The Urological Society of Australia and New Zealand (USANZ) supports recommendations in the Hearing and Responding to Stories of Survivors of Surgical Mesh report released today by the New Zealand Ministry of Health in response to complications resulting from the use of surgical mesh in a range of operations, including for stress incontinence and pelvic organ prolapse.
The Ministry of Health commissioned the review, in which New Zealand urologists participated alongside a wide range of consumer and other health groups, to provide a plan “to minimize future risk to consumers and support those harmed by it”.
“The Urological Society of Australia and New Zealand (USANZ) congratulates the Ministry of Health for this collaborative and constructive approach,” said USANZ President, Dr Stephen Mark.
“We would like to acknowledge the men and women who were brave enough to share their story, we know that this would have been extremely difficult,” said Dr Mark.
“The Urological Society acknowledges that complications from the use of mesh for treating stress urinary incontinence and pelvic organ prolapse has caused considerable physical and psychological harm in some patients, which we feel is unacceptable.
“We also acknowledge and accept findings that there were deficiencies in technical and communication skills of some surgeons. We recognise the distress caused to these patients and want to be part of the solution in helping these people, as well as ensuring no patients are harmed in future,” said Dr Mark.

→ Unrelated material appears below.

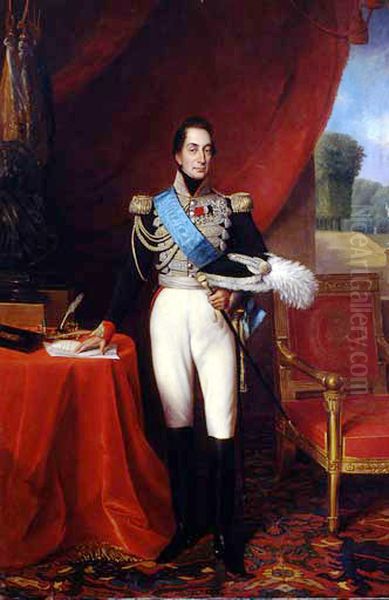 Charles Emmanuel, duc de Montmorency Luxembourg Oil Painting by Baron Louis-Auguste Schwiter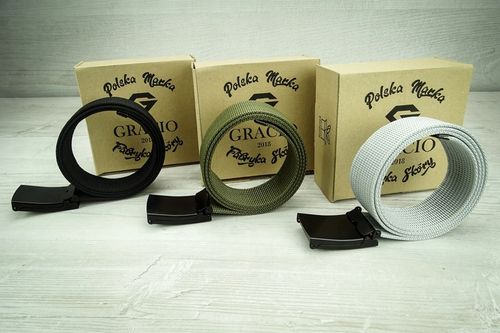 zestaw MESKI PASKÓW PARCIANYCH Gracio 3KOLORY na Arena.pl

“Further research is necessary to achieve best practice outcomes and help us understand why, when, and in which patient complications may occur. For this reason, USANZ supports participation with Australia in a mesh registry. By collaborating with Australian researchers, we can be part of a substantial database that would underpin ongoing research in the interests of patient safety.
“The establishment of specialist, multidisciplinary centres that would handle mesh surgical complications; alongside the development of a national framework for specialist credentialing is of upmost importance. The USANZ believes that a comprehensive credentialing national framework for surgeons, for mesh insertion and removal, needs to be implemented with urgency.
“Our members, lead by Dr Eva Fong, have been working with gynaecologists at Waitemata DHB to develop a specialist credentialing framework for the surgical management of stress urinary incontinence and pelvic organ prolapse. This includes the use of mesh, as well as non-mesh surgeries using native tissue, in addition to credentialing in the removal of mesh.
“We believe the robust, comprehensive credentialing model developed at Waitemata DHB by urologists and gynaecologists to manage complex mesh complications, should be supported. Funding for two additional multi specialist centres would be desirable,” said Dr Mark.
“We look forward to working with the Ministry of Health and other relevant stakeholders to improve outcomes in the use of mesh in surgery in New Zealand,” said Dr Mark.